**Listed entries**
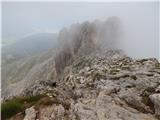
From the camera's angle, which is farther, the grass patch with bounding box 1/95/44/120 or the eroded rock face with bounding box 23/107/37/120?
the grass patch with bounding box 1/95/44/120

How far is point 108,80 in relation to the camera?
176ft

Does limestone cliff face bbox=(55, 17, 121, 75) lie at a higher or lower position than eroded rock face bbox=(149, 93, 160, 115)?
lower

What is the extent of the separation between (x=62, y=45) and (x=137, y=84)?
11873 centimetres

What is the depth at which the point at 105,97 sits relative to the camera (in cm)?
4706

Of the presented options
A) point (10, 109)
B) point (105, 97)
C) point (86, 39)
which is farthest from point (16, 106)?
point (86, 39)

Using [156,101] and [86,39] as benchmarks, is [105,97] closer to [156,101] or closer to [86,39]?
[156,101]

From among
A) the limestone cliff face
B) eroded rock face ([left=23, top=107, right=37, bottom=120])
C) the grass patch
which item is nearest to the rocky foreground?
eroded rock face ([left=23, top=107, right=37, bottom=120])

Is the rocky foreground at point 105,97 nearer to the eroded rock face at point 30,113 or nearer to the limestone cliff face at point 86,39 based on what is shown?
the eroded rock face at point 30,113

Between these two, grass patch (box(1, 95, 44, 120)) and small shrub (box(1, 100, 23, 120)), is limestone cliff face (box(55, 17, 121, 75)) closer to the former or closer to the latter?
grass patch (box(1, 95, 44, 120))

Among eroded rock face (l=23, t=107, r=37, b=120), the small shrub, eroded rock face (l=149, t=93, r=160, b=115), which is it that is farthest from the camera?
the small shrub

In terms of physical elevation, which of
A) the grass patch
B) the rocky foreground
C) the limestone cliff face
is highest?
the rocky foreground

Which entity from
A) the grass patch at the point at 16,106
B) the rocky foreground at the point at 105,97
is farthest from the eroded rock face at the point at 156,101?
the grass patch at the point at 16,106

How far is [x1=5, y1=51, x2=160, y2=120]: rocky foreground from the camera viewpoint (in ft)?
140

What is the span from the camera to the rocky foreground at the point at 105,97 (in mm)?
42781
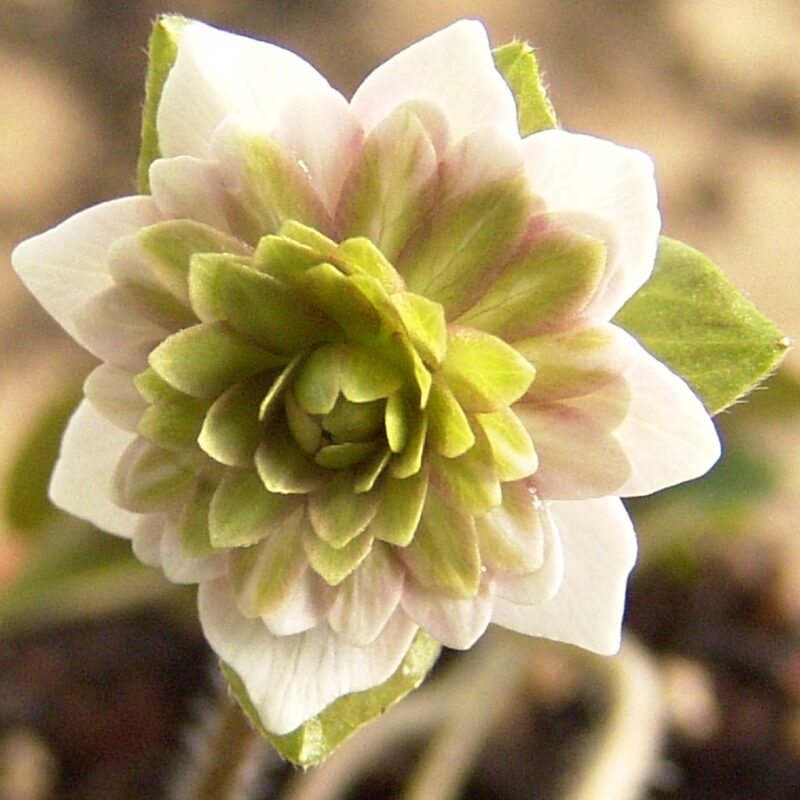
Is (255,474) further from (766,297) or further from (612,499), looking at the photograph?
(766,297)

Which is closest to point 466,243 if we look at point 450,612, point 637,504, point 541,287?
point 541,287

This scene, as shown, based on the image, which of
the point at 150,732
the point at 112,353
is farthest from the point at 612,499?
the point at 150,732

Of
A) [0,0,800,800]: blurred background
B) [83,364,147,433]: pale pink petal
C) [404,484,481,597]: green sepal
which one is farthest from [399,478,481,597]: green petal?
[0,0,800,800]: blurred background

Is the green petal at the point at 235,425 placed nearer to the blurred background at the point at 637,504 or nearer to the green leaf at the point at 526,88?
the green leaf at the point at 526,88

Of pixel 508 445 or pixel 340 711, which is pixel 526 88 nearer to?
pixel 508 445

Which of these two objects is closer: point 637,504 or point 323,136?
point 323,136

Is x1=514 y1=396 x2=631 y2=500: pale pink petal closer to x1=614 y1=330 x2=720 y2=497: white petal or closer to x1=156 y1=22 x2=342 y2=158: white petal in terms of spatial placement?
x1=614 y1=330 x2=720 y2=497: white petal

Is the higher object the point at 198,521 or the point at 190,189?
the point at 190,189
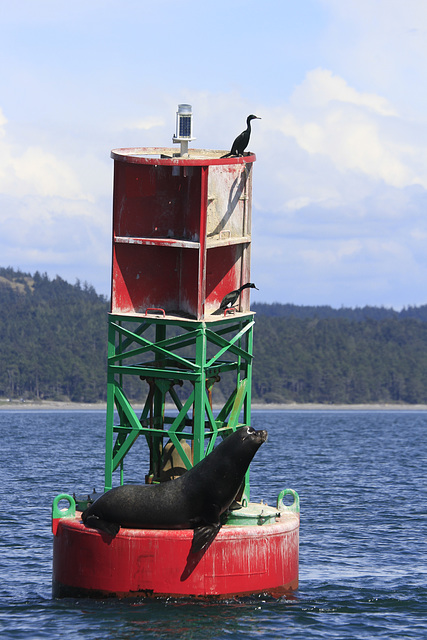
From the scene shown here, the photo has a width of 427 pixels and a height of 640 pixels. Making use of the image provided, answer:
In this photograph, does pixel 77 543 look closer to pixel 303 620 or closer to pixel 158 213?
pixel 303 620

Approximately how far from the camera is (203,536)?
23.8 meters

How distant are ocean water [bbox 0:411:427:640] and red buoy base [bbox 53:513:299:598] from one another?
1.08ft

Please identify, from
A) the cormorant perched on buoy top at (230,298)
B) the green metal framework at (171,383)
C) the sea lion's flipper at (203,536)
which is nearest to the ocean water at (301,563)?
the sea lion's flipper at (203,536)

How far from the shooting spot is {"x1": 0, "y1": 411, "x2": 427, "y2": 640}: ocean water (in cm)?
2392

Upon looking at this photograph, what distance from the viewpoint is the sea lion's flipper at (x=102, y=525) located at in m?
24.2

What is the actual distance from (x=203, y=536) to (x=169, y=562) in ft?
2.72

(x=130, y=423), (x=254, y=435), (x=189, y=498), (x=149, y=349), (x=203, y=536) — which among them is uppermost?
(x=149, y=349)

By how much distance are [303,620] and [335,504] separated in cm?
2531

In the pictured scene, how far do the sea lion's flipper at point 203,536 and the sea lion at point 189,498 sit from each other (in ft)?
0.06

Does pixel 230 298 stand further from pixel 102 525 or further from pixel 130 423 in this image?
pixel 102 525

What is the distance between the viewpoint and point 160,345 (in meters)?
26.5

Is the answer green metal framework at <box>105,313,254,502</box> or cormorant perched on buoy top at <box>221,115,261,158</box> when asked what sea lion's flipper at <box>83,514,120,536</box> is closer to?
green metal framework at <box>105,313,254,502</box>

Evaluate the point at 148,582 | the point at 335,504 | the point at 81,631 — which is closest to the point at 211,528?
the point at 148,582

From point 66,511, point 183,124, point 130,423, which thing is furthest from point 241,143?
point 66,511
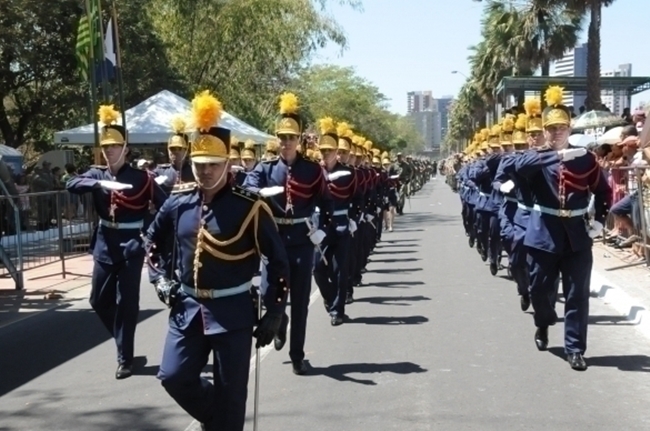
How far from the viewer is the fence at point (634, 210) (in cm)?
1437

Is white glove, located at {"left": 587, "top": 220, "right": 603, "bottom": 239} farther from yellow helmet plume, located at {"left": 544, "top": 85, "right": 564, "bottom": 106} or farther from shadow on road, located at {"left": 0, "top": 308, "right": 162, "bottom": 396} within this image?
shadow on road, located at {"left": 0, "top": 308, "right": 162, "bottom": 396}

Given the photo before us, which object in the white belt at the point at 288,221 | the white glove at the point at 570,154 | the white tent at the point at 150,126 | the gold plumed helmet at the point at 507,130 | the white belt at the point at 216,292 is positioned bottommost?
the white belt at the point at 216,292

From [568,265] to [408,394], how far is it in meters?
1.97

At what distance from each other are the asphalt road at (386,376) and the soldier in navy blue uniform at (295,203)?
1.72ft

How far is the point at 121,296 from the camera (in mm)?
8352

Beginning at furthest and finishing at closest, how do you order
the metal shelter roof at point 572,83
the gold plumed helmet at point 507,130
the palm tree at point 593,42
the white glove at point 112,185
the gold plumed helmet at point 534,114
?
the metal shelter roof at point 572,83 < the palm tree at point 593,42 < the gold plumed helmet at point 507,130 < the gold plumed helmet at point 534,114 < the white glove at point 112,185

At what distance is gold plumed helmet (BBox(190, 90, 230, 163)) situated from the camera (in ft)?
17.9

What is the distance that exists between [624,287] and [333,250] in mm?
4198

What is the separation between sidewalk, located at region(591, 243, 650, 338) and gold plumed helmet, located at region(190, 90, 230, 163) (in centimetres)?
590

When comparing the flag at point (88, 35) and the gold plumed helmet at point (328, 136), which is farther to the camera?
the flag at point (88, 35)

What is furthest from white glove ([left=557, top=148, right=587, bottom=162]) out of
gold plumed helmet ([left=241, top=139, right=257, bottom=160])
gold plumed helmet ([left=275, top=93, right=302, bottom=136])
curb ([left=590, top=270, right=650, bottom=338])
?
gold plumed helmet ([left=241, top=139, right=257, bottom=160])

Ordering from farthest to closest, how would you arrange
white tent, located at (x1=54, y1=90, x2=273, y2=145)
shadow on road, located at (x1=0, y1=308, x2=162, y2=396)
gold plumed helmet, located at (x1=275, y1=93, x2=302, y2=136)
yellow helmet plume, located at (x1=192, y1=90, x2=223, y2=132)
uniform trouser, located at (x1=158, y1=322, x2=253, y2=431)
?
white tent, located at (x1=54, y1=90, x2=273, y2=145)
shadow on road, located at (x1=0, y1=308, x2=162, y2=396)
gold plumed helmet, located at (x1=275, y1=93, x2=302, y2=136)
yellow helmet plume, located at (x1=192, y1=90, x2=223, y2=132)
uniform trouser, located at (x1=158, y1=322, x2=253, y2=431)

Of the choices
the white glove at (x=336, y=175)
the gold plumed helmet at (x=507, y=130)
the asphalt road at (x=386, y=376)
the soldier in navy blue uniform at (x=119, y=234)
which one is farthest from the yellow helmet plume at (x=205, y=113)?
the gold plumed helmet at (x=507, y=130)

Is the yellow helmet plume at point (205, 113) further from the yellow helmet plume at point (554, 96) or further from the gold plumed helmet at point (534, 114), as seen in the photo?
the gold plumed helmet at point (534, 114)
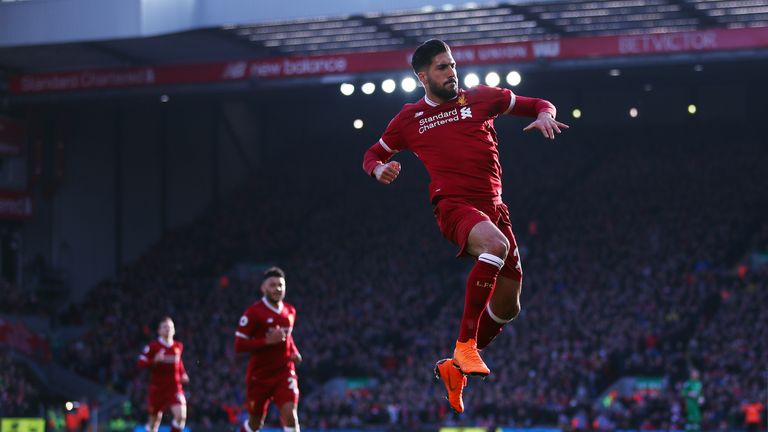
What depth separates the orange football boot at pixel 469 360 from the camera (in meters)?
8.70

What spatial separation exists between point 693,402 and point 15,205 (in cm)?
2186

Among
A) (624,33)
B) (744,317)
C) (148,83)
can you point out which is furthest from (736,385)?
(148,83)

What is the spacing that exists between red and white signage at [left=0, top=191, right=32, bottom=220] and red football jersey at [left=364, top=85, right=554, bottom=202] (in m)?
30.3

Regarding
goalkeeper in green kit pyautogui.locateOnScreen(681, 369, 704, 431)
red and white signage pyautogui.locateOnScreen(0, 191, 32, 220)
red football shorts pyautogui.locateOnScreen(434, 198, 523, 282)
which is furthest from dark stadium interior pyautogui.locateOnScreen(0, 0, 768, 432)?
red football shorts pyautogui.locateOnScreen(434, 198, 523, 282)

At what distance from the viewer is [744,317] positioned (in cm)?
2936

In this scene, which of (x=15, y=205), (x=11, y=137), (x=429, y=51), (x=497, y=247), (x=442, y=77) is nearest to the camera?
(x=497, y=247)

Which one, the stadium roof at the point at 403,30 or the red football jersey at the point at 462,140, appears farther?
the stadium roof at the point at 403,30

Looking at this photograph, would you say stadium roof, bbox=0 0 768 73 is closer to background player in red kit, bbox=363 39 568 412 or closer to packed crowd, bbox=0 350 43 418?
packed crowd, bbox=0 350 43 418

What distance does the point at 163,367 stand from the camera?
19.2 m

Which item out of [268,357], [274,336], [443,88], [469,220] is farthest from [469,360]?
[268,357]

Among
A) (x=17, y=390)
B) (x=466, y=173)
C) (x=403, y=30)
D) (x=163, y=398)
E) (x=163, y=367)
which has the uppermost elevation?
(x=466, y=173)

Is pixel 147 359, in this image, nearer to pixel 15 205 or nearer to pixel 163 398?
pixel 163 398

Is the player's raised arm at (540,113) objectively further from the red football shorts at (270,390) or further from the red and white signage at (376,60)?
the red and white signage at (376,60)

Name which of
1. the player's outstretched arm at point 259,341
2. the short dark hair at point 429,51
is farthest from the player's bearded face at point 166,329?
the short dark hair at point 429,51
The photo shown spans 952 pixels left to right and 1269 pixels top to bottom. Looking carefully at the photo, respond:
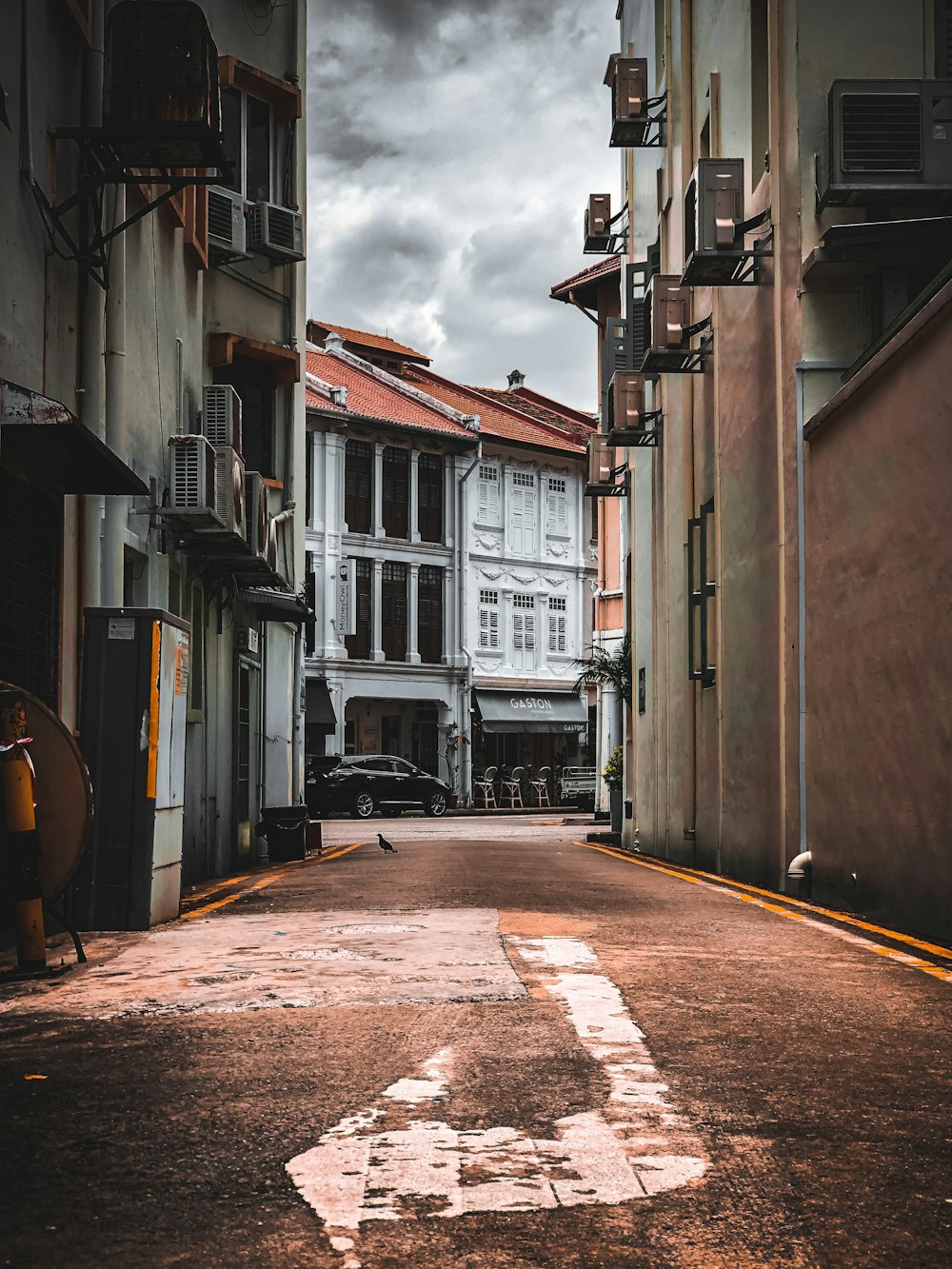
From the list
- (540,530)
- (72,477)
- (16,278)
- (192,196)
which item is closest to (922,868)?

**Stated problem**
Reproduce precisely the lines of the entries above, from the one containing "At what distance from the" through the final one, both ends included, and omit the pictures.

**Worked solution**
At what distance from the viewer is [744,317] positioned (in cm)?
2936

In this scene, which of (x=15, y=205), (x=11, y=137), (x=429, y=51), (x=497, y=247), (x=442, y=77) is nearest to the camera?
(x=497, y=247)

Which one, the stadium roof at the point at 403,30 or the red football jersey at the point at 462,140, appears farther?
the stadium roof at the point at 403,30

Looking at this photograph, would you say stadium roof, bbox=0 0 768 73 is closer to background player in red kit, bbox=363 39 568 412 or closer to packed crowd, bbox=0 350 43 418?
packed crowd, bbox=0 350 43 418

What distance does the point at 163,367 stand from the camera?
19.2 m

Which item out of [268,357], [274,336], [443,88], [469,220] is farthest from [469,360]?
[268,357]

Among
A) (x=17, y=390)
B) (x=466, y=173)
C) (x=403, y=30)
D) (x=163, y=398)
E) (x=163, y=367)
which has the uppermost elevation?
(x=466, y=173)

Is pixel 147 359, in this image, nearer to pixel 15 205 or nearer to pixel 163 398?
pixel 163 398

Is the player's raised arm at (540,113) objectively further from the red football shorts at (270,390) or further from the red and white signage at (376,60)?
the red and white signage at (376,60)

Name which of
1. the player's outstretched arm at point 259,341
2. the short dark hair at point 429,51
is farthest from the player's bearded face at point 166,329?
the short dark hair at point 429,51
The photo shown spans 952 pixels left to right and 1269 pixels top to bottom. Looking carefully at the photo, respond:
From the list
- (540,530)
- (72,477)
- (16,278)
- (192,196)
which item is closest to (922,868)?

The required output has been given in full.